■ What is being asked: Could every line of the data be printed exactly as it reads?

■ Input material:

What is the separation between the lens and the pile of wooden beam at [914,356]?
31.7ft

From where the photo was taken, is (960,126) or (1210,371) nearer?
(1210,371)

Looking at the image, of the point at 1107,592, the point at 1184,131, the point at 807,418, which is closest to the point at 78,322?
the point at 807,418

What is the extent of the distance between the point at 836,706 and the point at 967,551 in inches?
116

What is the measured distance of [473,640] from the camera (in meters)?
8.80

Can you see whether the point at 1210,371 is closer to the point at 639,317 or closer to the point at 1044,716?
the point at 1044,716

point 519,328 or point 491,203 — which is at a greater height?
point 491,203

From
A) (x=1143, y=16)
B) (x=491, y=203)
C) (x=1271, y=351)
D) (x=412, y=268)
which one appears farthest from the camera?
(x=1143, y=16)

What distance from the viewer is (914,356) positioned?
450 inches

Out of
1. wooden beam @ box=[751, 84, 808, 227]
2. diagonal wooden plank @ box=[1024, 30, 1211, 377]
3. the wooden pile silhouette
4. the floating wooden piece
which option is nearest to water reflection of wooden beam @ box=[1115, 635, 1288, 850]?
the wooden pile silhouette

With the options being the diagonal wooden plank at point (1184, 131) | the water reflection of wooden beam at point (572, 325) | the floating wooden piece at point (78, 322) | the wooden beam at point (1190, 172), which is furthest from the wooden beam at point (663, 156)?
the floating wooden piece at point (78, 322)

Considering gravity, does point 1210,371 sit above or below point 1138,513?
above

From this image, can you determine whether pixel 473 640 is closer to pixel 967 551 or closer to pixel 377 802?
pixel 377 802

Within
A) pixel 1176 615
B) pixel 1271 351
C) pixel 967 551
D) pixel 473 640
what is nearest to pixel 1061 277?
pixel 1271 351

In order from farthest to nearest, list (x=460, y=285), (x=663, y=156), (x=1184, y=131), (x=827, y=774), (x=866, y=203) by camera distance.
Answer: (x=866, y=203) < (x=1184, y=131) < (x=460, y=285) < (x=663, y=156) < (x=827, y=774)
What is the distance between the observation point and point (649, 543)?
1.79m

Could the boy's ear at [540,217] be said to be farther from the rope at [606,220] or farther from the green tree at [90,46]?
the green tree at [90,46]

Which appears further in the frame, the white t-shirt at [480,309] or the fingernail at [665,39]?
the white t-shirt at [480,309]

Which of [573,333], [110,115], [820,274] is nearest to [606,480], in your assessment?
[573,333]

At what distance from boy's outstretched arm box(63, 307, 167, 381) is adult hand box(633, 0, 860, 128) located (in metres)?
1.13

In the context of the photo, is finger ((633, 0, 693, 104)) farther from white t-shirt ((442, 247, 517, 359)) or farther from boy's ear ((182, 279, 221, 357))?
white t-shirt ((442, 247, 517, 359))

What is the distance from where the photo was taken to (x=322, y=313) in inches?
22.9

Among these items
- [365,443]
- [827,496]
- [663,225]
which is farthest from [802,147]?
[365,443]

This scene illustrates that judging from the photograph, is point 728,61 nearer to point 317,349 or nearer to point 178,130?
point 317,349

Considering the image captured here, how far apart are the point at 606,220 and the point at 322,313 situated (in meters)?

■ Response to the exercise:
What is the separation between the lens and the pile of wooden beam at [914,356]?
31.7ft

From where the photo was taken, is (960,126) or (1210,371) nearer?
(1210,371)

Looking at the image, of the point at 1107,592, the point at 1184,131, the point at 807,418, which is closest to the point at 78,322?
the point at 807,418

What is the extent of the distance between the point at 836,706 and the point at 967,551 in inches?
116

What is the measured distance of [473,640] from the camera (in meters)?
8.80

Can you see whether the point at 1210,371 is closer to the point at 639,317 or closer to the point at 1044,716?
the point at 1044,716

point 519,328 or point 491,203 — which is at a greater height?
point 491,203

From
A) (x=1143, y=16)
B) (x=491, y=203)
C) (x=1271, y=351)
D) (x=412, y=268)
which one appears farthest from the camera?
(x=1143, y=16)

What distance from the viewer is (914,356) positioned?
450 inches

Out of
1. wooden beam @ box=[751, 84, 808, 227]
2. diagonal wooden plank @ box=[1024, 30, 1211, 377]
3. the wooden pile silhouette
4. the floating wooden piece
which option is nearest to water reflection of wooden beam @ box=[1115, 635, 1288, 850]?
the wooden pile silhouette

With the options being the diagonal wooden plank at point (1184, 131) | the water reflection of wooden beam at point (572, 325) | the floating wooden piece at point (78, 322) | the wooden beam at point (1190, 172), which is furthest from the wooden beam at point (663, 156)?
the floating wooden piece at point (78, 322)

Considering gravity, does point 1210,371 sit above or below point 1138,513?
above

From this image, can you determine whether pixel 473 640 is closer to pixel 967 551 or closer to pixel 377 802?
pixel 377 802

Within
A) pixel 1176 615
B) pixel 1271 351
C) pixel 967 551
D) pixel 473 640
what is nearest to pixel 1061 277?
pixel 1271 351

In order from farthest to nearest, list (x=460, y=285), (x=663, y=156), (x=1184, y=131), (x=827, y=774), (x=866, y=203) by camera distance.
Answer: (x=866, y=203) < (x=1184, y=131) < (x=460, y=285) < (x=663, y=156) < (x=827, y=774)
What is the distance between the observation point and point (649, 543)?
1.79m

Could the boy's ear at [540,217] be said to be farther from the rope at [606,220] or farther from the green tree at [90,46]?
the green tree at [90,46]

Which appears further in the frame, the white t-shirt at [480,309] or the fingernail at [665,39]?
the white t-shirt at [480,309]

Which of [573,333], [110,115], [820,274] is nearest to [606,480], in your assessment?
[573,333]

At what distance from boy's outstretched arm box(63, 307, 167, 381) is adult hand box(633, 0, 860, 128) located (in metres)?
1.13

In the context of the photo, is finger ((633, 0, 693, 104)) farther from white t-shirt ((442, 247, 517, 359)) or farther from boy's ear ((182, 279, 221, 357))?
white t-shirt ((442, 247, 517, 359))

What is the distance from where the photo was taken to (x=322, y=313) in inches?
22.9

Among these items
- [365,443]
- [827,496]
- [663,225]
which is farthest from [802,147]?
[365,443]

This scene illustrates that judging from the photograph, is point 728,61 nearer to point 317,349 or nearer to point 178,130?
point 317,349

Considering the image captured here, how far apart are the point at 606,220 and the point at 322,313 situated (in meters)?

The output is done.